There are 3 major types of backups
- images
- mirrored files
- versioned files
There are pros and cons for each.
If you are just trying to prevent bonehead mistakes from losing a few files, then the mirrored files could be sufficient and relatively simple. That would be 1 copy only. Use rsync for that. No downtime should be necessary. Restore of 1 file or entire directories is fairly easy. After the first mirror is created, subsequent updates to the mirror are just a few minutes - only the updates are done.
Images use lots of storage and generally require downtime to get a clean backup. They can be restored (the full image, not parts) onto a replacement HDD that is the same size or larger and uses the same block size (512b or 4Kb), but you are stuck with the same hardware. A full restore is 1 command, which can be good at 3am. There isn't any "updating" a backup. Each one is 100% new and takes the same long time to create. If you want 5 copies, then you'll need 5x the storage. With an "image" backup, that is typically created for an entire partition or the entire HDD.
Versioned backups with files are a little more complex, but provide all the capabilities that normal file-based mirrors provide, but are even more efficient with backup times and storage.

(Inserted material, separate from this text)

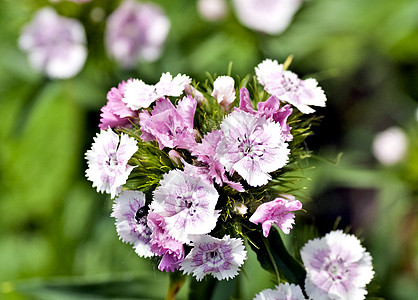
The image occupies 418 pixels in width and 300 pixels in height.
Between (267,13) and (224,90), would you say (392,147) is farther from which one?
(224,90)

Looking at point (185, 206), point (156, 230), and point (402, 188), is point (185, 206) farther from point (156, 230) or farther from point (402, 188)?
point (402, 188)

Specific areas to be backed up and excluded files can make this very efficient.
I don't backup the entire OS. I see little reason to backup the 4-10G of an OS when a fresh install of the core OS is 10-15 minutes. I do backup lists of installed packages, system and personal configuration files and all data (personal and system). The restore steps are basically, do a fresh OS install from a Live-Boot Ubuntu installer, then restore my data, system data, my settings, system settings, and lastly feed the list of manually installed packages into the package manager to be reinstalled. The order matters. At re-install time, applications look for prior settings and prior data. When it sees those, it things - "ah, this is a reinstall, use the existing settings and existing data". In about 30-45 minutes, my system is back and it is MY SYSTEM with my configurations and all my programs just as they were.

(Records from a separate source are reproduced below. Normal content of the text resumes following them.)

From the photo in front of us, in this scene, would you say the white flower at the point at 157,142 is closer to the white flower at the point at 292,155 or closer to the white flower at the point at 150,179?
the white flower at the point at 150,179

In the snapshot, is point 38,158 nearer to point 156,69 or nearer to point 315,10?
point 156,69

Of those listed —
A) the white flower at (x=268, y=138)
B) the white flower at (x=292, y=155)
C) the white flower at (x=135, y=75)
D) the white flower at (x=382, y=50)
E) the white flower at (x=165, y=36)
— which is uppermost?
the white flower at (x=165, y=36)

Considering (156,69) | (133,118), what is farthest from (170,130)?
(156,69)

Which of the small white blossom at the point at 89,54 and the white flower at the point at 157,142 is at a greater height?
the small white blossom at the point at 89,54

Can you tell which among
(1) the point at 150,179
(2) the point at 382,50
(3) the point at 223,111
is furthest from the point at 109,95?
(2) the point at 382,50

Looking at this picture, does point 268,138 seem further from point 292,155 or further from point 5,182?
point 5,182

Because my restore starts with a new OS install, I can change computers and storage layouts completely. The new system ends up being like my old one. Images can't do that. I've gone from encrypted storage to unencrypted storage. I've gone from a 32-bit OS to a 64-bit OS as part of an upgrade. Once had a laptop stolen in an airport. When I got to the client location, picked up a cheap replacement laptop at the local "big box" electronics store, then restored a backup to it over the internet over night. It was "my system" the next morning.
Additionally, versioned backups help fight not only hardware failures and stupid user tricks (I do something dumb about once a week), but these versions mean a corrupted file gets more time to be noticed. Once had to go back 37 days in my versioned backups to restore a corrupted database. Nobody would keep 37 images. They might keep 4 - say one a week. With malware, versioned backups will make it clear when thousands of files become crypt-locked. Chances are that the size of the backups will become 2x the current size. I get daily reports about system backups and 2x a size increase for most systems would jump out. To be more effective against malware, it would be better to have a different backup server that "pulls" the backups. Just ensure that no clients have direct, unauthenticated, access to the backup server. The backup server would create the connection and pull the files to be backed up. This is a more advanced method.
Https://ubuntuforums.org/showthread....9#post14049979 has a very small backup example that is good for 1 user's HOME directory. It is a start.
For a full system backup, something like:
Code:
$ sudo rdiff-backup
--exclude-special-files \
--include /usr/local --include /etc --include /home --include /root \
--exclude '**' / /Backups
$ sudo rdiff-backup --remove-older-than 90d --force /Backups
would handle many needs. Just be certain to put the list of manually installed packages in a text file that gets included in the backups. The 2nd command is what limits the number of versions to 90 days. rdiff-backup will use perhaps, 1.4x the original storage to provide 90days of daily, versioned, backups.
Remove the sudo, put those commands into root's crontab and you can have daily, automatic, versioned, backups for most systems.
Do a little test with just /etc/ in the includes. Do the first run, change a few times in /etc/ and run it again. Go look at what happens in the /Backups directory. The last backup looks like a mirror.
Run
Code:
rdiff-backup --list-increments /Backups
and
Code:
rdiff-backup --list-increment-sizes /Backups
If you have multiple systems to backup, put each into a different directory. I use /Backups/{hostname}/ to keep them all straight.
Restores can be just a simple copy using any tool you like. If I need the most recent backup restored, I can use rsync, but I'll typically use rdiff-backup --restore-as-of now /Backups / . Note how the source is now the backup area and the target is where I want stuff placed?
Of course, the commands can be more complex with all sorts of special included files, excluded file and it might be good to generate some updated system information before each daily backup to be included. Here's what I capture.
Code:
# ls /root/backup
apt-mark.auto cpan.list crontab.root gem.list mcpan.list lshw.list new-manual
apt-mark.manual crontab.thefu dpkg.list installed-pkgs new-auto parted.txt
lvs vgs pvs
I may not need the information, but it could be very important too. Just depends on what the failure was which is causing a restore.